Syllabication For Agreement

Dimitropoulou, M., Duabeitia, J. A., Blitsas, P., Carreiras, M. (2009). A standardized set of 260 images for neo-Chinese Greek: standards for name agreement, age of acquisition and visual complexity. Behavior Research Methods, 41, 584-589. doi:10.3758/BRM.41.2.584 Compared to English, Latin is an example of a strongly arrowed language. The consequences of an agreement are therefore: Alario, F.-X., Ferrand, L. (1999). A set of 400 standardized images for French: standards for name agreement, image convention, familiarity, visual complexity, image variability and age of capture. Behavior Research Methods, Instruments, Computers, 31, 531-552. doi:10.3758/BF03200732 Description above of the Wikipedia article “Accord,” licensed CC-BY-SA, full list of contributors on Wikipedia. After Cortese and Schock (2013) and Yap and Balota (2009), the predictors were grouped together. They were then entered into three different stages in the regression models.

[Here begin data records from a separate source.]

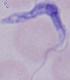
identification: trypanosome
magnification: 1000x
modality: micrograph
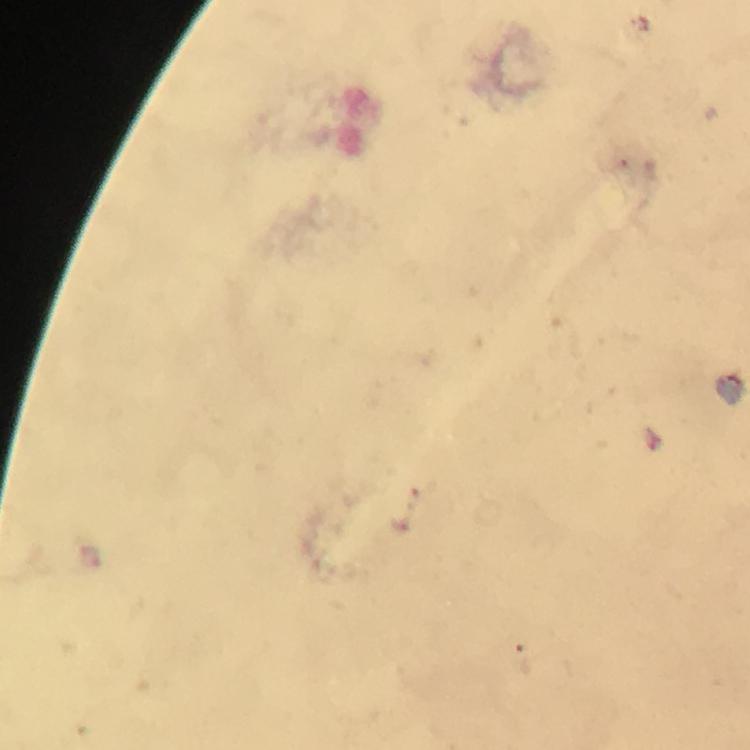
stain: Giemsa
capture: smartphone photograph through a microscope
context: from a malaria diagnostic workup
preparation: thick blood smear
magnification: 100x
cropped_from: one field of view
malaria_parasite_locations: 'approximate object centers, in pixels from the top-left corner: (x=91, y=553)'
immersion_oil: used
image_size: 750×750 pixels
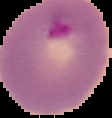
image type = cell region segmented out of the field of view; surrounding area masked to black
preparation = thin blood smear
result = Plasmodium parasites detected
image size = 112×118 pixels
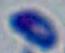
Summary:
  - Magnification: 1000x
  - Modality: micrograph
  - Identification: Toxoplasma gondii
Assess this cell for malaria.
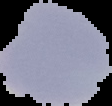

Uninfected.

Summary:
  - Image size: 112×106 pixels
  - Preparation: thin blood film
  - Image type: segmented cell region with the area outside set to black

Stage 1 included 16 dichotomous variables encoding for the characteristics of the original phonemes in TA: vocal, alveolar, postal, pharyngé, palatal, dental, trill, glottal, uvular, pharyngeized, labiodental, approximately, plosiv, velar, bilabial and nasal. This was done to avoid possible bias in relation to the triggering of the voice key and the joint differences between the different initial phonemes (Cortese – Choc, 2013). Stage 2 included all of the newly obtained variables for TA, with the exception of one (four out of five): word length in phonemes, subjective frequency, H statistics for name tuning, familiarity and imagery. Step 3 included each of the five key variables separately. We did this to examine the specific contribution of each key variable beyond that of other variables. So we made five regression models, one for each key variable included in Stage 3. The influence of the above variables on treatment in Arabic has been the subject of a minor or no study. That`s why, in TA, we performed a reading-aloud task with the stimuli of the database and through multiple regression analyses. As with studies in other languages, we found that the best predictors for reading in Arabic were the length and frequency of words (z.B Balota et al., 2004; Yap – Balota, 2009).